SANUSI (37) sangat terkejut ketika Kamis, 14
Desember 2012, didatangi beberapa satpam
Pondok Pesantren Al-Zaytun, tempatnya bekerja. Saat itu Sanusi sedang di Gedung Ali (salah satu bangunan di kompleks Al-Zaytun) bersama Temo, teman kerjanya. Sanusi dan Temo kemudian dibawa ke pos keamanan yang ada di Gedung Ali.
Prak! Wajah Sanusi tiba-tiba ditampar Suwandi, salah satu satpam. Saat itu Suwandi tidak berkata sedikit pun. Setelah menampar, Suwandi yang ditemani Komarudin, menyeret Sanusi dan Temo ke dalam mobil Panther, yang dikemudikan Pasaribu. Keduanya
dibawa ke gedung Masiqoh. Ini merupakan gedung utama yang dipakai sebagai kantor dan rumah dinas Panji Gumilang, pemimpin Al-Zaytun.
“Di situ saya langsung diinterogasi sama Pak Suwandi, dan saya ditampari sama buku yang ditekuk-tekuk ke muka saya. Dagu saya diangkat supaya muka saya terlihat. Terus tangannya mengepal dan menonjok jidat saya,” ujar Sanusi saat ditemui majalah detik, Senin 31 Desember 2012. Toni Ismawan, satpam lainnya, kemudian mengambil selebaran yang dikumpulkan Temo, salah seorang temannya. Tebal selebaran itu sekitar satu rim. Selebaran setebal 500 lembar itu kemudian ditimpakan ke kepala Sanusi. Setelah itu tangan Sanusi dipiting sambil diteriaki Toni. Dari situ Sanusi tahu penyebab ia dibawa ke pos keamanan terkait selebaran yang berisi kritik terhadap Al-Zaytun, terutama masalah kesejahteraan dan gaji. Sanusi mengakui, dirinya yang pertama kali menyebarkan selebaran itu di kompleks pesantren yang memiliki santri ribuan orang tersebut.
Pemukulan yang dialami Sanusi tidak berhenti sampai di situ. Begitu datang Iskandar Saefullah, bendahara yayasan atau sering disebut sebagai Menteri Keuangan Al-Zaytun, kepala Sanusi lagi-lagi dipukul menggunakan selebaran setebal satu rim. Bahkan Iskandar juga menebar ancaman kepada dirinya. “Saya akan pecahkan kepala kamu! Saya akan penggal leher kamu! Saya akan rendam di air panas dan tidak akan ada yang menolong kamu!” begitu ancaman Iskandar Saefullah, seperti ditirukan Sanusi.

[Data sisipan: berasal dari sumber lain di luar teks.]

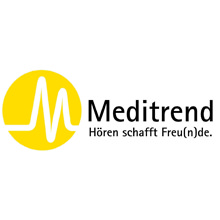Logo Meditrend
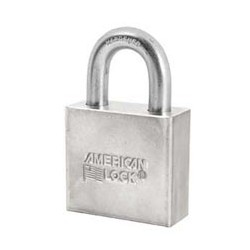 A50SS American Lock Solid Steel Non-Rekeyable Padlocks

Usai dihajar habis-habisan, Sanusi langsung diboyong dengan tangan diborgol. Ia dibawa ke basement gudang atas instruksi Iskandar. Setelah dimasukkan ke dalam sel ala Al-Zaytun, tangannya kemudian diborgol ke jemuran berbahan aluminium yang ada di ruangan berukuran 3 x 6 meter tersebut. Menurut Sanusi, ruangan itu terasa sempit, sebab di dalam ruangan juga terdapat tumpukan kardus dan tripleks. Parahnya lagi ruangan sangat minim ventilasi udara dan lampu yang redup. Beberapa jam kemudian pintu basement itu dibuka.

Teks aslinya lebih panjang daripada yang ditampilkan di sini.